Top of Text provided
Tuesday 9 February 2016

Wondering if we keep this alive..

Just wondering if I keep this alive! So lashing this pointless update here :)

Workday has a range of openings over a number of our office locations. Check out the list of openings, and feel free to send me a message if you had questions or were interested?bit.ly/workdaytech

Wednesday 25 November 2015

How to hire a product manager...

There was this blog post, about 10 years ago. The subject was "How to hire a product manager". Its one of those blog posts many folks read, and which ends up being referenced here, there and everywhere.

Interestingly, the author of it has done a retrospective post. He looks back 10 years, and examines the post and what is good and bad about it. Check it out, for the comments from some of the good and great from the world of PM, and related fields. Interesting to see folk being critical about logic puzzles. I have conducted hundreds of interviews and really always wondered what value you got by asking someone how many golf balls would fill the Aviva stadium or something. So I'm glad those questions are falling out of favour.

In open source news, Spotify have open sourced their internal monitoring solution. Now if you look into it, a large part of this solution is pulling together several different tools, mostly freely available. But it's still a great, proven enterprise toolset which is yours gratis!

Tuesday 17 November 2015

A follow up to linux post..

As an interesting follow-up to the Linux post the other day.

I remember hearing about how Netflix were doing Continous Delivery a few years ago. There are a few videos out there about it. The one I link above is just one good example.

Last night Netflix open sourced their entire continuous delivery platform. Free. There is the code. Use it how and where you want. If we were to look back 15 years ago they would have spun it out into its own company and sold it as a product in its own right. But now, what companies are doing is sending the code out there. It's one part company prestige and another part a competition to get the best development talent. Not all financial decisions are just around yearly licence fees.

Sunday 15 November 2015

Linux in the Public Sector..

I'm a bit behind here so pardon the catch-up post! I missed the last couple of classes due to aforementioned baby stuff. I was reading the kongregate case with interest. First, the gaming world thought that on-line games would go this way at the given time. But they have not really. Mobile came from nowhere and killed services like this pretty quickly. Oh, and the fact flash is buggy rubbish with more security holes than one of Tony Soprano's waste treatment facilities did not help one bit either. Yes they still exist I'm sure, but they are small beer.
Bottom of Text provided
Top of Information
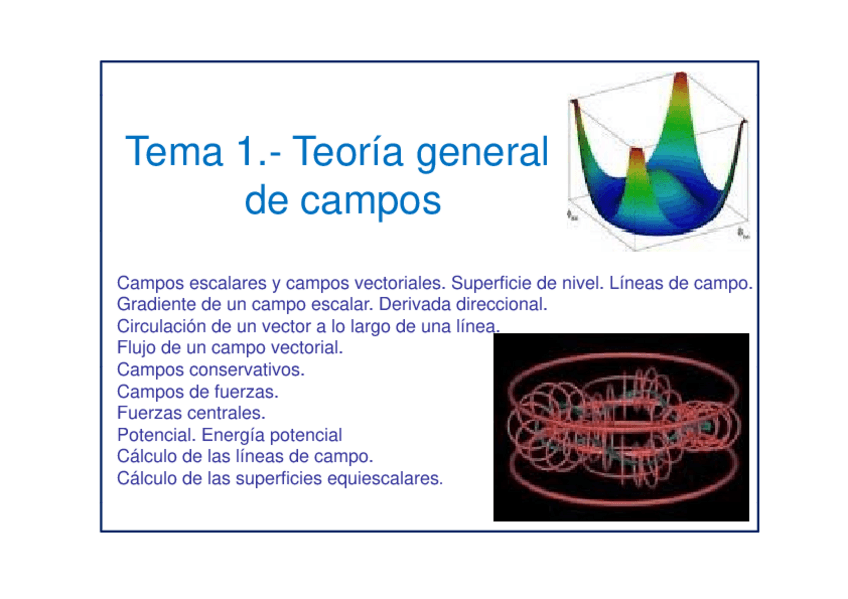 Tema 1.- Teoría general de campos

Campos escalares y campos vectoriales. Superficie de nivel. Líneas de campo.
Gradiente de un campo escalar. Derivada direccional.
Circulación de un vector a lo largo de una línea.
Flujo de un campo vectorial.
Campos conservativos.
Campos de fuerzas.
Fuerzas centrales.
Potencial. Energía potencial
Cálculo de las líneas de campo.
Cálculo de las superficies equiescalares.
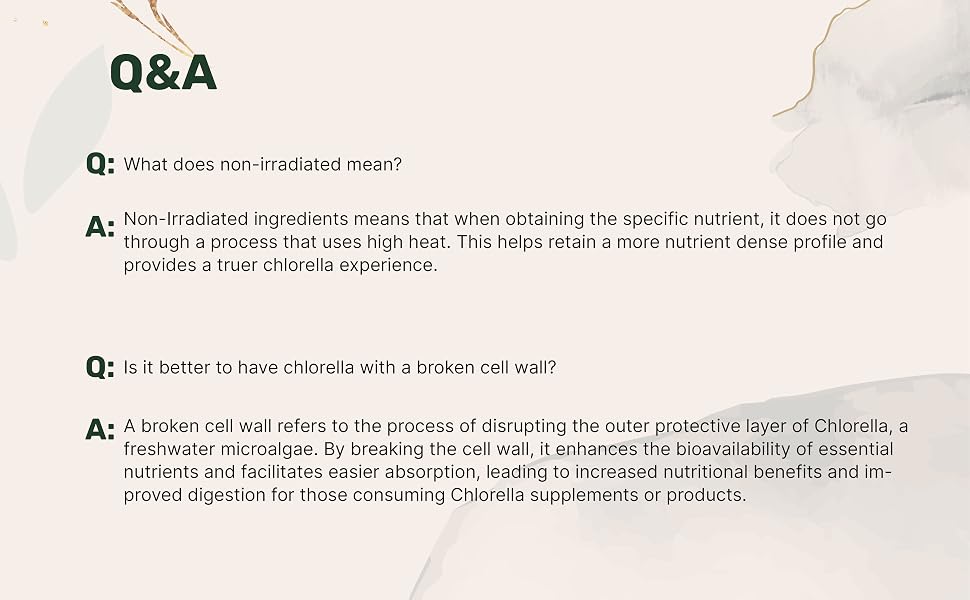 Q&A

Q: What does non-irradiated mean?

A: Non-Irradiated ingredients means that when obtaining the specific nutrient, it does not go through a process that uses high heat. This helps retain a more nutrient dense profile and provides a truer chlorella experience.

Q: Is it better to have chlorella with a broken cell wall?

A: A broken cell wall refers to the process of disrupting the outer protective layer of Chlorella, a freshwater microalgae. By breaking the cell wall, it enhances the bioavailability of essential nutrients and facilitates easier absorption, leading to increased nutritional benefits and improved digestion for those consuming Chlorella supplements or products.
Bottom of Information
Work task 1 = In the blog, rewrite the paragraph beginning "Last night Netflix open sourced" as a short bulleted list that keeps its main facts.
Work task 2 = List the titles of all the posts in the blog.
Work task 3 =
Do these statements agree with the blog? Answer yes or no for each, and quote the words that decide it.
(a) Spotify released its internal monitoring solution as open source.
(b) The retrospective on the product manager post looks back five years.
(c) The writer attended the last couple of classes.

Exercise solution 1 =
- Netflix has open sourced its entire continuous delivery platform, and the code is free to use however and wherever anyone wants.
- Fifteen years ago, a company would have spun such a platform off into its own company and sold it as a product.
- Companies now release the code publicly, partly for prestige and partly to compete for the best development talent.
- Not all financial decisions are about yearly licence fees.

Exercise solution 2 =
- Wondering if we keep this alive..
- How to hire a product manager...
- A follow up to linux post..
- Linux in the Public Sector..

Exercise solution 3 =
(a) Yes: "Spotify have open sourced their internal monitoring solution."
(b) No: "He looks back 10 years"
(c) No: "I missed the last couple of classes due to aforementioned baby stuff."